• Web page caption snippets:
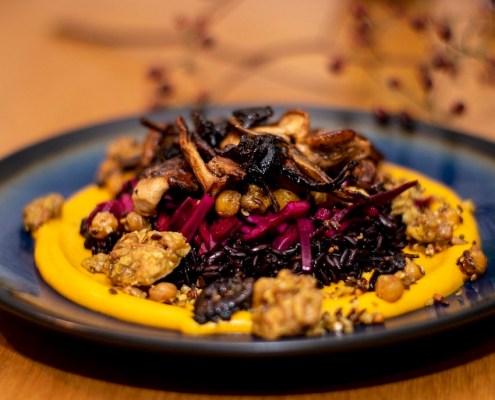 crème de potimarron, riz noir, chou rouge, champignons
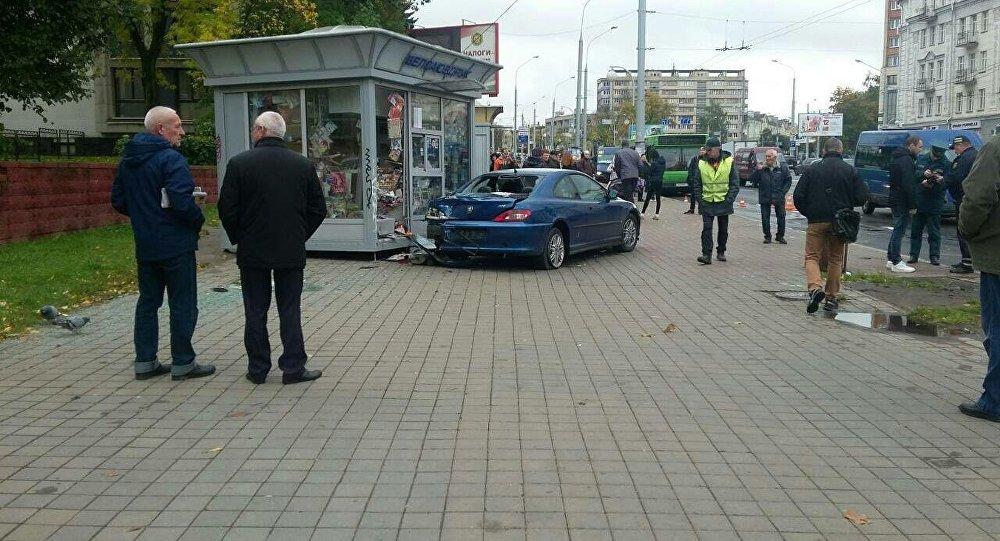 Peugeot (Пежо) врезался вкиоск «Белсоюзпечати» вМинске
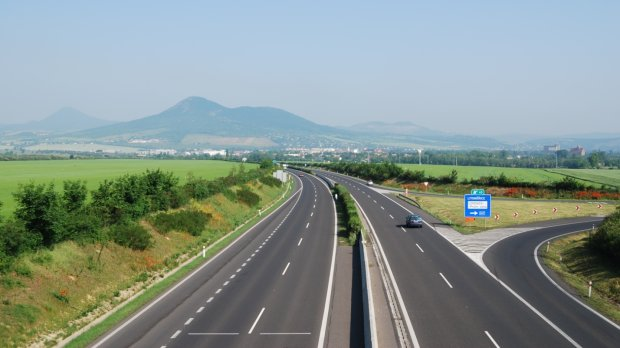 Презентации еще не было, но машина уже поехала: Skoda Octavia-2020 засекли на чешских дорогах, фото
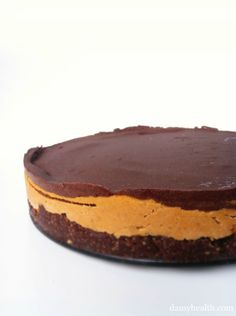 Vegan Peanut Butter Cup Cheesecake *This recipe is no bake, vegan, coconut oil, gluten free, easy and peanut butter chocolate heaven!http://www.damyhealth.com/2012/03/vegan-peanut-butter-cup-cheesecake/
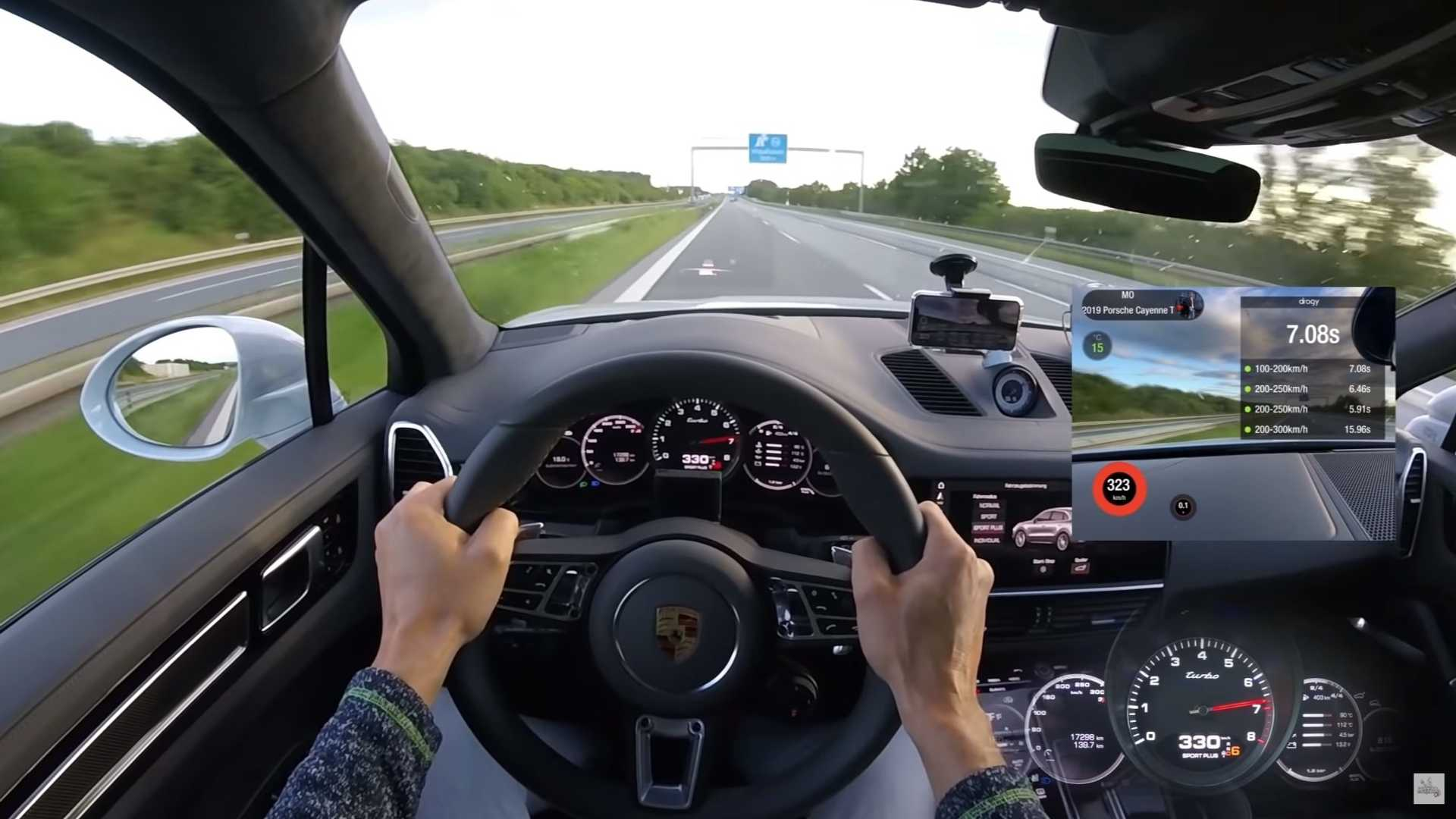 962-Horsepower Porsche Cayenne Turbo Hits 207 MPH On The Autobahn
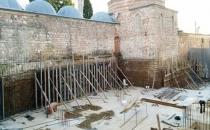 İlber Ortaylı: 450 yıllık külliyenin dibine beton dökülmesi büyük rezalet!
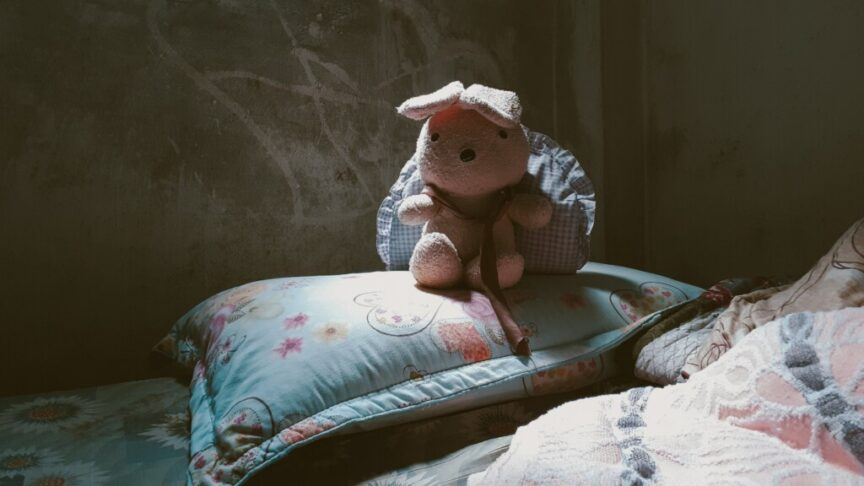 Nighttime can be scary for a young #empath Here are a few ideas for helping them with night terrors and more #parentingempaths #indigochildren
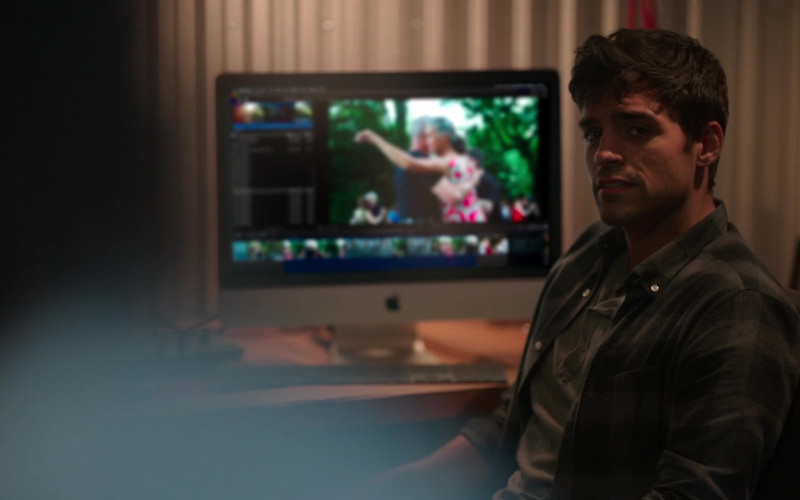 Apple iMac Computer Used by Sean Teale as Ethan in Little Voice S01E01 (2)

• About this exercise: With the pictures omitted, the entries are to be transcribed in full, exactly as they appear.

• Answer to the exercise:
 crème de potimarron, riz noir, chou rouge, champignons
 Peugeot (Пежо) врезался вкиоск «Белсоюзпечати» вМинске
 Презентации еще не было, но машина уже поехала: Skoda Octavia-2020 засекли на чешских дорогах, фото
 Vegan Peanut Butter Cup Cheesecake *This recipe is no bake, vegan, coconut oil, gluten free, easy and peanut butter chocolate heaven!http://www.damyhealth.com/2012/03/vegan-peanut-butter-cup-cheesecake/
 962-Horsepower Porsche Cayenne Turbo Hits 207 MPH On The Autobahn
 İlber Ortaylı: 450 yıllık külliyenin dibine beton dökülmesi büyük rezalet!
 Nighttime can be scary for a young #empath Here are a few ideas for helping them with night terrors and more #parentingempaths #indigochildren
 Apple iMac Computer Used by Sean Teale as Ethan in Little Voice S01E01 (2)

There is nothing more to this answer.